Marszałek Sejmu uważa, że niezatrzymanie się samochodu posła do policyjnej kontroli to zachowanie niedopuszczalne. W nocy w Warszawie poseł Prawa i Sprawiedliwości złamał przepisy ruchu drogowego i nie zareagował na policyjny sygnał do zjechania na pobocze.

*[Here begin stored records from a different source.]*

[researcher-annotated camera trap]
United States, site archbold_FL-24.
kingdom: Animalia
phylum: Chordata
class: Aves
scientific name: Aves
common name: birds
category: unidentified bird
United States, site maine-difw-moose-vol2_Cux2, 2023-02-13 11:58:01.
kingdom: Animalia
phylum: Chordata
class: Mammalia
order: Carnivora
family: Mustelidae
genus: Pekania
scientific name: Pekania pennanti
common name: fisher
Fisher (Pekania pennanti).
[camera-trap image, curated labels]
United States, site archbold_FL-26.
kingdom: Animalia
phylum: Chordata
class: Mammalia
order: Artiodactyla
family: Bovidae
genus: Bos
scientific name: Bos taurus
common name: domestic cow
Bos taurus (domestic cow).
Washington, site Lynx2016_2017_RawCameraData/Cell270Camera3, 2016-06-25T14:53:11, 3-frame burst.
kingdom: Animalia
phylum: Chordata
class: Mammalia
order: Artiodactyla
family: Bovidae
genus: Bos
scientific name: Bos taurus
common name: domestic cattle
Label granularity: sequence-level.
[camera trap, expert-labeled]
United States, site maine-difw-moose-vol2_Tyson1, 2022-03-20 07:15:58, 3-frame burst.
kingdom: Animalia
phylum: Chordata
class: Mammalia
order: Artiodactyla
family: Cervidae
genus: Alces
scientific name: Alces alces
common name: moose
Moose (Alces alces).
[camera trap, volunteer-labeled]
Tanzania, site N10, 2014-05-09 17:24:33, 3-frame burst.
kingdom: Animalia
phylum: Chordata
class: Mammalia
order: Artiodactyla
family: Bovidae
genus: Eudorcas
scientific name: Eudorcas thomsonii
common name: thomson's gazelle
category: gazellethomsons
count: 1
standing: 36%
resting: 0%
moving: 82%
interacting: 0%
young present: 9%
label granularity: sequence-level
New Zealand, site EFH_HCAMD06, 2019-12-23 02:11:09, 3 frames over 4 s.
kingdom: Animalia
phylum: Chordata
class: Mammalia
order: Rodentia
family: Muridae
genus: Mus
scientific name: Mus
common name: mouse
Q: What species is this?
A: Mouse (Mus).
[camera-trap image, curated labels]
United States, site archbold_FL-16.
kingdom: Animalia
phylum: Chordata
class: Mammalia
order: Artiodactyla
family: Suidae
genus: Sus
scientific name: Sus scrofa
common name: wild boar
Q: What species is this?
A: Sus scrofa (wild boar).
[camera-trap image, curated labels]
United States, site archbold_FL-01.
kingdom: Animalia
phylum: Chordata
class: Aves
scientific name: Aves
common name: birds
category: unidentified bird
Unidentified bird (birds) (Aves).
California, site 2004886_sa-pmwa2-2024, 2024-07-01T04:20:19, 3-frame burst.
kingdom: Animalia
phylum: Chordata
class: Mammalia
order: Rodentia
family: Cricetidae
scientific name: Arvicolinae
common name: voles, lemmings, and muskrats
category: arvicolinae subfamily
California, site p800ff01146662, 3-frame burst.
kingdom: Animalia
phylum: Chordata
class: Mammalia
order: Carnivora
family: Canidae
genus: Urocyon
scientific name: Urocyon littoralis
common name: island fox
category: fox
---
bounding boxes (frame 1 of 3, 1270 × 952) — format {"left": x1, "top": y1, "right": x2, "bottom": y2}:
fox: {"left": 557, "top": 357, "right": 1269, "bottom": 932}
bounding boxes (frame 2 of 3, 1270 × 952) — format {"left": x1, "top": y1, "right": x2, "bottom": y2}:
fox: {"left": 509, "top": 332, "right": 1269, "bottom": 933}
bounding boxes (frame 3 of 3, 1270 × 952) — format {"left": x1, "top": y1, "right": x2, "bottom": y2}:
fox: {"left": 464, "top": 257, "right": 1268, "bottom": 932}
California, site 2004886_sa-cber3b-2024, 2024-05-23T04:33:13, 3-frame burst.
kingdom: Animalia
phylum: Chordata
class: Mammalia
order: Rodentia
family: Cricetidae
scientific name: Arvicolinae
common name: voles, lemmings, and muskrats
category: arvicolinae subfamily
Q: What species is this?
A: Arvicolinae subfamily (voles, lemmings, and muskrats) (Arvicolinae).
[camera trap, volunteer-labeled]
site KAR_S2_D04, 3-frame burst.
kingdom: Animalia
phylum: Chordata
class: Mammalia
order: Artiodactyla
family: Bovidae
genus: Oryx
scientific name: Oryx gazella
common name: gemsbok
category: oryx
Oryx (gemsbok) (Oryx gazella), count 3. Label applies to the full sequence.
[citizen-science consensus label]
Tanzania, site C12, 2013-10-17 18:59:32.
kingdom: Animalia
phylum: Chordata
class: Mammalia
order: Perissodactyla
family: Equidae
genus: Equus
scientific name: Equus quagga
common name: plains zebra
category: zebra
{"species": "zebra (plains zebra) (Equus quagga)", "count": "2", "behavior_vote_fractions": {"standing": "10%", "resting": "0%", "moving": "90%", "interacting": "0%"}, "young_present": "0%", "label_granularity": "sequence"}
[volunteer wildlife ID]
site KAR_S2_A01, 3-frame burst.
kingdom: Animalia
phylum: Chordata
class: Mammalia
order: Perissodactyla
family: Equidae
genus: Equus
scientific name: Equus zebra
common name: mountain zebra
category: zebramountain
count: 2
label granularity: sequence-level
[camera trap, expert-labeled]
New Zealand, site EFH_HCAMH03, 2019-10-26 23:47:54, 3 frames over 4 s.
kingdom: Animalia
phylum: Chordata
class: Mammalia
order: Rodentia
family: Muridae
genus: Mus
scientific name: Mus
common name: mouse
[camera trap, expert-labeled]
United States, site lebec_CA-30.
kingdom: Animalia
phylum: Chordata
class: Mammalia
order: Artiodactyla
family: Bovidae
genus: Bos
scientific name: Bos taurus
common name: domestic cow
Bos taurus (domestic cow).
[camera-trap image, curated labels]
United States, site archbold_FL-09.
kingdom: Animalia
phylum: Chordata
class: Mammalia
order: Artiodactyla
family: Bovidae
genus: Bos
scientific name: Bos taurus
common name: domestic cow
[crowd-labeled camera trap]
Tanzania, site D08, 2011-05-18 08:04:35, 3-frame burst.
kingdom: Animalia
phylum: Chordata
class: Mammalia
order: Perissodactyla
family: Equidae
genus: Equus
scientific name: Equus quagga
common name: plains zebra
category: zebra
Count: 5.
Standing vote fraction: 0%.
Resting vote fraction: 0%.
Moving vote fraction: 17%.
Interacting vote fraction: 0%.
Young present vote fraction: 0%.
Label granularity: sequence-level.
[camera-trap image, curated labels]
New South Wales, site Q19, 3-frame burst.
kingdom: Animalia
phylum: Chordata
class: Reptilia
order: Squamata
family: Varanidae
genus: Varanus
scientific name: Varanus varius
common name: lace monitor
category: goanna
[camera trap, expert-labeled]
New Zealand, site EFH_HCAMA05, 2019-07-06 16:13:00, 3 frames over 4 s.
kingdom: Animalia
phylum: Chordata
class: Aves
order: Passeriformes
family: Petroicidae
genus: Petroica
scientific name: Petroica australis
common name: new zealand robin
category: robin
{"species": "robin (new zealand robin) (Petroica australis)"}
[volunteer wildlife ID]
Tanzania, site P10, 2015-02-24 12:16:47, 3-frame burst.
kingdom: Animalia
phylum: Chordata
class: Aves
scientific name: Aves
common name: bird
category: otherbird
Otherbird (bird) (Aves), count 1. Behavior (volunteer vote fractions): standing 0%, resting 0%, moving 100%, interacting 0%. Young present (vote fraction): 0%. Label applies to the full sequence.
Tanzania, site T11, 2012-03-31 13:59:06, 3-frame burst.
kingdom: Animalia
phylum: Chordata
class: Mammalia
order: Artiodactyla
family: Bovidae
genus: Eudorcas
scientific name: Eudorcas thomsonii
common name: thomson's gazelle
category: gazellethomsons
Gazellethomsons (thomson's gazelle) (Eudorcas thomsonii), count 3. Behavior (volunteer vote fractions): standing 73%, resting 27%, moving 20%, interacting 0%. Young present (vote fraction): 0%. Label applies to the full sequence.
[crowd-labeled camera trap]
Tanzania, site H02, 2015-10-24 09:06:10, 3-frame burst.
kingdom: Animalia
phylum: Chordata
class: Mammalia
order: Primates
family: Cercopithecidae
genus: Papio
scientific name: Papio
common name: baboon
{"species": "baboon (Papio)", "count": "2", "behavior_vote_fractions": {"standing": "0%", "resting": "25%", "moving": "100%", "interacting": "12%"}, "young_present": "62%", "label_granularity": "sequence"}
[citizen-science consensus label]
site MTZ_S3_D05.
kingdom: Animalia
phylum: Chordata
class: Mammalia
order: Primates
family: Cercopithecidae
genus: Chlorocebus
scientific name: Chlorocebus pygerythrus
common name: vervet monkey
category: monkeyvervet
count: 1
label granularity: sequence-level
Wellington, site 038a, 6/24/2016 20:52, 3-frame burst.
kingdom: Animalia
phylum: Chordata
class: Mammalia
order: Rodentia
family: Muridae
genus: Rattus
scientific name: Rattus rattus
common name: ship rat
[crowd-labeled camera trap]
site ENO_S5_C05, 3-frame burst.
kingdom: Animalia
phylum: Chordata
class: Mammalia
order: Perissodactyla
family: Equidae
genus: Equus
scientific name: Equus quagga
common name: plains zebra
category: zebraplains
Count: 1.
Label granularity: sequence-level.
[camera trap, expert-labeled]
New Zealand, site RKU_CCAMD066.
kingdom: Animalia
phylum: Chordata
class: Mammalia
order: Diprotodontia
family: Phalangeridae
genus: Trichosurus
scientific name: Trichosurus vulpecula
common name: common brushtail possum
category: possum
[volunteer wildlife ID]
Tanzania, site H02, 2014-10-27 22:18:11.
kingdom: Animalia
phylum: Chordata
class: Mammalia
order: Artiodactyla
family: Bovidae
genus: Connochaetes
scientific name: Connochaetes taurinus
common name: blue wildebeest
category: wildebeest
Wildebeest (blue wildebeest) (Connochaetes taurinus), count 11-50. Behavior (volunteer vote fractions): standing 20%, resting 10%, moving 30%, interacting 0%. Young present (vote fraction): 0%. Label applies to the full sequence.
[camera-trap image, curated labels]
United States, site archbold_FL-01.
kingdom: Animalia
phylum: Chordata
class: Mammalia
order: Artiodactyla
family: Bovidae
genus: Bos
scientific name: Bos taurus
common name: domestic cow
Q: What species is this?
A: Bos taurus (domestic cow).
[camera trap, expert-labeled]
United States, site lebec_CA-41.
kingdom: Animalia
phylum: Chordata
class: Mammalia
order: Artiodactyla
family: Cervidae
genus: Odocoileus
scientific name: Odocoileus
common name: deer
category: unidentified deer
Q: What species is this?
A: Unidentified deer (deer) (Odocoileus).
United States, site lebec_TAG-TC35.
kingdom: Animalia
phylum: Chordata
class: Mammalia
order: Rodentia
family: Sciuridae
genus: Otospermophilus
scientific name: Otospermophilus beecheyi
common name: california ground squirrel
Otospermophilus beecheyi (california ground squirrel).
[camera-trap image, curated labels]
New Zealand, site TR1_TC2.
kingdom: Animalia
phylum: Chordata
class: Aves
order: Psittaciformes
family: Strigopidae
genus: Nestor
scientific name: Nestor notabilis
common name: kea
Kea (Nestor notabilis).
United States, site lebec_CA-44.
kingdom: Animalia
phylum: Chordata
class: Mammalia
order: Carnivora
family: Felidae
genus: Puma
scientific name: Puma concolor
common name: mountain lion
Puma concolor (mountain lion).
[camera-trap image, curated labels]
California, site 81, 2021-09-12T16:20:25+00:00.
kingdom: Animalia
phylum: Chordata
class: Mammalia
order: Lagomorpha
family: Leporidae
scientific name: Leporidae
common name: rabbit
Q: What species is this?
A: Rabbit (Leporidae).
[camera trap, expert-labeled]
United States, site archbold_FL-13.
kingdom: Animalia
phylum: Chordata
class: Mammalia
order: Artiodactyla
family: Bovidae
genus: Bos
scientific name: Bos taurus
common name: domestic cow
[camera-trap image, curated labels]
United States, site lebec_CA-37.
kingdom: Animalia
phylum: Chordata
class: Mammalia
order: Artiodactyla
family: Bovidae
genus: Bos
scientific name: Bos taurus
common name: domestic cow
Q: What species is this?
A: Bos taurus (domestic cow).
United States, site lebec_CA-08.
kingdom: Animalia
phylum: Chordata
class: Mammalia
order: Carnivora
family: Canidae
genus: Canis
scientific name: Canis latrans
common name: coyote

Małgorzata Kidawa-Błońska powiedziała dziennikarzom, że poseł powinien się zatrzymać i sytuację wyjaśnić. Marszałek Sejmu dodała, że niedawno przyjęto przepisy, które mówią o tym iż poseł może przyjąć mandat w każdej chwili i choć to prawo nie obowiązuje taka zasada jest. "Jeżeli się złamało przepisy ruchu drogowego to trzeba stanąć i sprawę wyjaśnić, a potem poddać się weryfikacji i oddać immunitet" - dodała Małgorzata Kidawa-Błońska.

W czasie policyjnej kontroli kierowca - poseł Krzysztof Lipiec - zasłonił się immunitetem. Jeden z pasażerów, wiceprzewodniczący komisji spraw wewnętrznych Jarosław Zieliński mówi, że drzemał i ocknął się dopiero, gdy samochód się zatrzymał.

Krzysztof Lipiec przekroczył prędkość o 45 km/h.